**Text segment:**
#####
Statements: • Some tyres are rains. • Some rains are flowers. • All flowers are jungles. • All jungles are tubes. Conclusions: I. Some jungles are tyres. II. Some tubes are rains. III. Some jungles are rains. IV. Some tubes are flowers. Choose the option that must follow.

Introduction / Context:
Two universal steps push existence from Flowers onward to Jungles and Tubes. We test which intersections are forced by these inclusions.

Given Data / Assumptions:

• ∃r_f ∈ Rains ∩ Flowers.
• Flowers ⊆ Jungles ⊆ Tubes.
• ∃t_r ∈ Tyres ∩ Rains (may be different from r_f).

Concept / Approach:
From r_f ∈ Flowers and Flowers ⊆ Jungles, r_f ∈ Jungles. Hence Jungles ∩ Rains ≠ ∅ (III). Also, since Jungles ⊆ Tubes, r_f ∈ Tubes, so Tubes ∩ Rains ≠ ∅ (II) and Tubes ∩ Flowers ≠ ∅ (IV). There is no forced link between Tyres and Jungles, so I is not necessary.

Step-by-Step Solution:
1) Push r_f through universals: Flowers → Jungles → Tubes.2) Record intersections: Jungles ∩ Rains (III), Tubes ∩ Rains (II), and Tubes ∩ Flowers (IV) are all guaranteed.3) For I, we would need the Tyres∩Rains witness to be the same as the Rains∩Flowers witness; not required.

Verification / Alternative check:
Model Tyres∩Rains disjoint from Flowers. Then II–IV still hold via the flower-rain element, while I fails.

Why Other Options Are Wrong:
They include I, which is not forced.

Common Pitfalls:
Equating different “some” witnesses.

Final Answer:
Only II, III and IV follow.
#####
**Exercise details:** Which conclusions does the solution to the tyres-and-rains puzzle say must follow? The lines that come next are from a different source.

**Supplied information:**
#####
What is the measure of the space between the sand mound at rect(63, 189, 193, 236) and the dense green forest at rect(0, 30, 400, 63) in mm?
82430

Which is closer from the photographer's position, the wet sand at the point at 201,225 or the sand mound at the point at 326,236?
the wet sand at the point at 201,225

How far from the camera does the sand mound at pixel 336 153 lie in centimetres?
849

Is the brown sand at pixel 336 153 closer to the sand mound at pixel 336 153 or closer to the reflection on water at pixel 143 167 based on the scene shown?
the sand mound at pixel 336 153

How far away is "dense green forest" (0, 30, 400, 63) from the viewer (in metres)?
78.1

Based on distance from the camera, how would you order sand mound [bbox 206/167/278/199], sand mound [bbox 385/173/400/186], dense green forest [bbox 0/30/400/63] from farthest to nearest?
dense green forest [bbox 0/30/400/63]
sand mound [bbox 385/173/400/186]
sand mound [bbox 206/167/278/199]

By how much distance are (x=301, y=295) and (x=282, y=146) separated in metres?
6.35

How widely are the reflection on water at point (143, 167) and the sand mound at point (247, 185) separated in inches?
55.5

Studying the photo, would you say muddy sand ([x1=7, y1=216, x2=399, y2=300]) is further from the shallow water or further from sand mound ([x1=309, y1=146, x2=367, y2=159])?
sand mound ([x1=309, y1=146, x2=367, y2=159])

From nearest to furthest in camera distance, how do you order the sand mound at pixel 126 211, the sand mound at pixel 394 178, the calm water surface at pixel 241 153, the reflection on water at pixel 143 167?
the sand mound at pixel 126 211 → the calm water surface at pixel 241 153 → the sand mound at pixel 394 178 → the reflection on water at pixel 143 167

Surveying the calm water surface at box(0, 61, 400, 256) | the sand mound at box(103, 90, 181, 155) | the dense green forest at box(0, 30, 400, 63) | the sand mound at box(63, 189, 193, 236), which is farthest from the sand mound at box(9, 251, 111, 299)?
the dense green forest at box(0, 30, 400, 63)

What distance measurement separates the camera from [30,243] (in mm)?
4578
#####
**Exercise result:** Only conclusions II, III and IV follow.